**GIVEN REQUEST 1**
Reproduce the part of the microwave oven thread from "# Microwave vs" to "the conventional oven.".
**GIVEN REQUEST 2**
According to the microwave oven thread, why does a pure microwave do a poor job of roasting? Explain in one to three sentences.

# Microwave vs Conventional Oven



## idaku (Sep 11, 2007)

What do you think about food cooked in the microwave (for a long term)?
Are there any side effects on health?
A few of my friends are scared to eat food which was cooked by microwave ovens. Anyway, I have both microwave and conventional oven. I use microwave just to heat food and the rest of the work are done by the conventional oven.

Resepi RR Recipe : For those who loves cooking...


----------



## foodpump (Oct 10, 2005)

Blech.....Don't know about health issues, but microwaves do a lousy job of cooking--that is roasting or sauting. What the nuker basiclly does is heat up the water molecules in the item you're nuking from the center to the the outside. It's great for liquids, very lousy for solids like bread or pastries.

Pure microwave, that is without any infra red light or heating elements or a convection type oven combo does a lousy job of roasting, you get no browning, and therefore no decent flavour. If you want to enjoy your food, stay away from cooking with it, and use it to defrost, and heat up stuff.

**DATA SECTION**
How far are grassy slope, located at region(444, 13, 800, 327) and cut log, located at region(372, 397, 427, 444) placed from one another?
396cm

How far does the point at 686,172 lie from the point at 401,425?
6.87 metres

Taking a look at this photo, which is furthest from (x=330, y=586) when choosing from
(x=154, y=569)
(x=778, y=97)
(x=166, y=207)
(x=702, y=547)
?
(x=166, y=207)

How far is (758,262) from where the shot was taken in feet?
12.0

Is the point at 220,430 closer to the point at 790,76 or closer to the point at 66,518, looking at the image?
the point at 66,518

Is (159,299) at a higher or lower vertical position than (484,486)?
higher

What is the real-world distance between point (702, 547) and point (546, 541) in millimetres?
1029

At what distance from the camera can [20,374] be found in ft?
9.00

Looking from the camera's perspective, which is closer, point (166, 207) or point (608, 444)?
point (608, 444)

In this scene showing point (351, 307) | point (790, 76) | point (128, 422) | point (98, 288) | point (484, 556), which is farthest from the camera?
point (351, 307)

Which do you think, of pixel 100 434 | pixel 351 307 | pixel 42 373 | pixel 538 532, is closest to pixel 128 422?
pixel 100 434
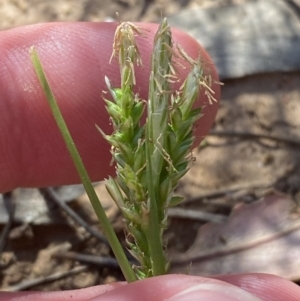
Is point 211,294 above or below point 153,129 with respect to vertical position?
below

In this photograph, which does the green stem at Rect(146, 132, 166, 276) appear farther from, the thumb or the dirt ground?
the dirt ground

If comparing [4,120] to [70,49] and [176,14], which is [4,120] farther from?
[176,14]

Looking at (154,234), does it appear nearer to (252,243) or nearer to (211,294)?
(211,294)

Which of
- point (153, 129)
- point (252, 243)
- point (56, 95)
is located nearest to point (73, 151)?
point (153, 129)

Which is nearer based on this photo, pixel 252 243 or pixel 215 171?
pixel 252 243

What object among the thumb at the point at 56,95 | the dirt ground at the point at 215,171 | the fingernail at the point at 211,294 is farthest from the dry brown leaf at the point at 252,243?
the fingernail at the point at 211,294
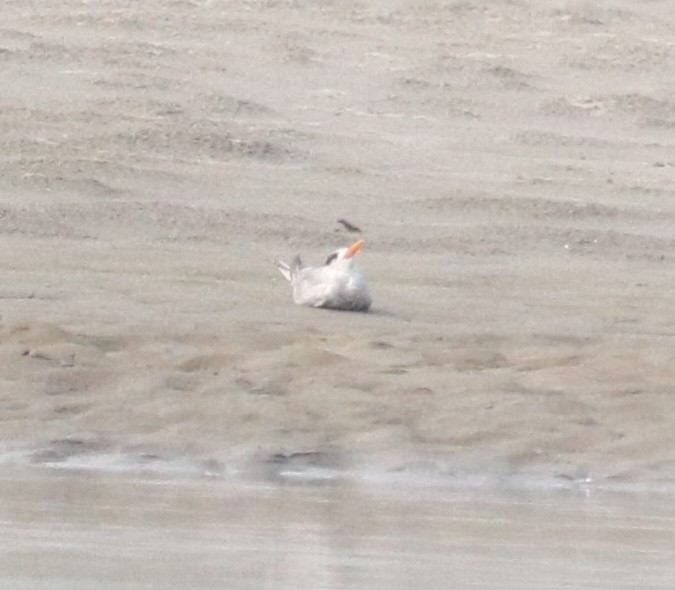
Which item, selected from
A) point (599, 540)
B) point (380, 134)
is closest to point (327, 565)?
point (599, 540)

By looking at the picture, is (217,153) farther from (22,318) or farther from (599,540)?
(599,540)

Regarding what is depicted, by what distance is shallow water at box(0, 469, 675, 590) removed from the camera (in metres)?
6.82

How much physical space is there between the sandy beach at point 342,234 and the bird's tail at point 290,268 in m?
0.11

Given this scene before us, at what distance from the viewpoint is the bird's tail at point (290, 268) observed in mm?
12930

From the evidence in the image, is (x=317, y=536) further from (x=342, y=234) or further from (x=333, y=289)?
(x=342, y=234)

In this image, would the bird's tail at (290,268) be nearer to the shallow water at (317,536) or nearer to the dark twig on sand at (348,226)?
the dark twig on sand at (348,226)

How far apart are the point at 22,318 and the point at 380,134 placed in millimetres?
7117

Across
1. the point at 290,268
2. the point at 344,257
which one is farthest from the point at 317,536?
the point at 290,268

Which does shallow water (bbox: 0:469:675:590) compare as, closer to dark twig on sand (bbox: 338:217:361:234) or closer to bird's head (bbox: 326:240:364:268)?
bird's head (bbox: 326:240:364:268)

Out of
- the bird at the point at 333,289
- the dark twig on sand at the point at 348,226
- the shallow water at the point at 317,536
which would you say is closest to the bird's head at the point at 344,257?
the bird at the point at 333,289

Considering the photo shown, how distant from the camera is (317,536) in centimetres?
759

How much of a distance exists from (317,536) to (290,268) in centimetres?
569

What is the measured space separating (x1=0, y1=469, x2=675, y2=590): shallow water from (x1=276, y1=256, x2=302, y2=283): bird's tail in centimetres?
409

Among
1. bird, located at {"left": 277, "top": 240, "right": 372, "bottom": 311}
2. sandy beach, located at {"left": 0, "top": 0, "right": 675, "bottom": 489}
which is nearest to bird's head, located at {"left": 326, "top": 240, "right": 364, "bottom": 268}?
bird, located at {"left": 277, "top": 240, "right": 372, "bottom": 311}
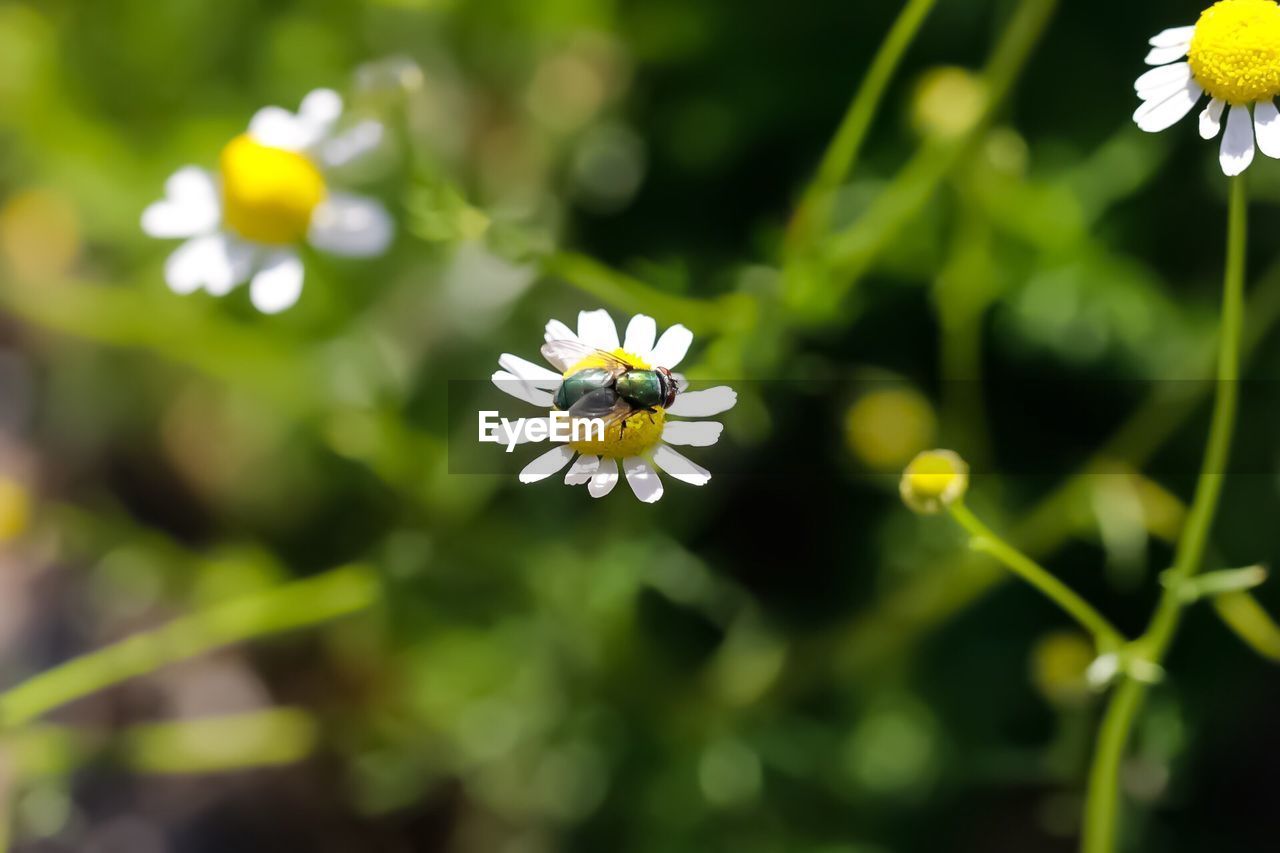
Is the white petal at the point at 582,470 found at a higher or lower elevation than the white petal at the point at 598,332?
lower

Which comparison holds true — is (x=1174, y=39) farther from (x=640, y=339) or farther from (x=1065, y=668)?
(x=1065, y=668)

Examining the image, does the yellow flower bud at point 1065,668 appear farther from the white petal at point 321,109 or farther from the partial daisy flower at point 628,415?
the white petal at point 321,109

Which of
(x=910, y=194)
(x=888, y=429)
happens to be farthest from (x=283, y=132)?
(x=888, y=429)

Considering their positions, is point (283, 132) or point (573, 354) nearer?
point (573, 354)

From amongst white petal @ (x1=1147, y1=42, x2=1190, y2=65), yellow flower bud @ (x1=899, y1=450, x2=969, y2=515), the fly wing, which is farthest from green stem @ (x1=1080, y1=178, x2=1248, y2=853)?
the fly wing

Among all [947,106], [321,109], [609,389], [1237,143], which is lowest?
[609,389]

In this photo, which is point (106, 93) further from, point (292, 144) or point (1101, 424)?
point (1101, 424)

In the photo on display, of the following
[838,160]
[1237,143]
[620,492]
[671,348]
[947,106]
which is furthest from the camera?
[620,492]

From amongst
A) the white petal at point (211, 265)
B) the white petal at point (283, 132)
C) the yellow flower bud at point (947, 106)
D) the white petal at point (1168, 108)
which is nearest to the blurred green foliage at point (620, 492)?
the yellow flower bud at point (947, 106)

**FINAL ANSWER 1**
# Microwave vs Conventional Oven



## idaku (Sep 11, 2007)

What do you think about food cooked in the microwave (for a long term)?
Are there any side effects on health?
A few of my friends are scared to eat food which was cooked by microwave ovens. Anyway, I have both microwave and conventional oven. I use microwave just to heat food and the rest of the work are done by the conventional oven.

**FINAL ANSWER 2**
A pure microwave has no infrared light, heating elements, or convection combination, so the food gets no browning. Without browning, the food has no decent flavor.